ANOVA analyses revealed that profiles significantly differed in YMRS and BPRS total score as well as UPSA-B total score. Trend-level differences were also observed on education and parental education level. The UPSA-B total score was driven by significant differences in Communication subscore. Post hoc tests further demonstrated significant differences between High and Moderate profiles for YMRS score (P = .005), High and Moderate (P = .012) and High and Low (P = .037) profiles for BPRS score, and High and Moderate for UPSA-B Total score (P = .001) and Communication subscore (P = .004). No differences were observed between profiles on any medication-related measure.

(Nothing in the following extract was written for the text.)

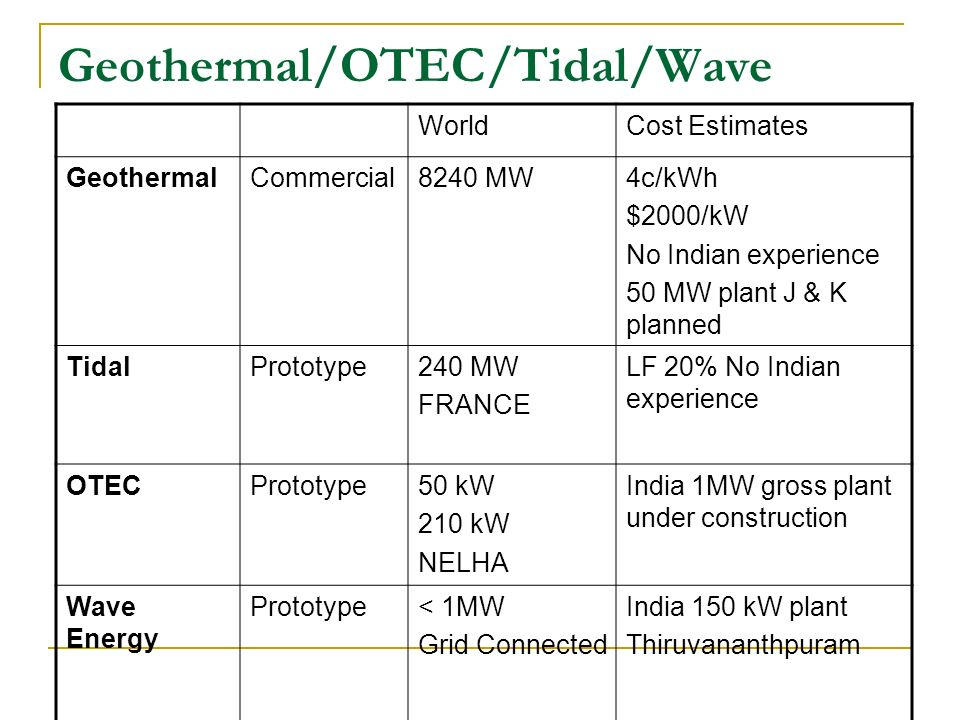 Geothermal/OTEC/Tidal/Wave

As the observed latent profile pattern was dimensional across domains, we hypothesized that symptom severity would increase as profile varied from High to Low ability. Consistent with our hypothesis, linear contrasts demonstrated the BPRS difference mirrored profile dimensions (table 4, “Linear Contrast” column). Linear contrasts were not significant for any other measure.

Although no difference was observed in the ratio of BD/SZ/SZ-A patients between profiles, only one patient with BD was included in the Low ability profile, and the overall proportion of BD patients decreased as a function of ability. It was conceivable, therefore, that profiles varied clinically due in part to differences in symptom severity between DSM-based diagnostic groups (table 1). To test this possibility, measures that showed significant differences in the first set of tests were used as dependent variables in an ANCOVA analysis with profile and diagnosis as fixed factors. Main effects of profile remained significant after this adjustment for all behavioral and clinical measures (table 4, last column).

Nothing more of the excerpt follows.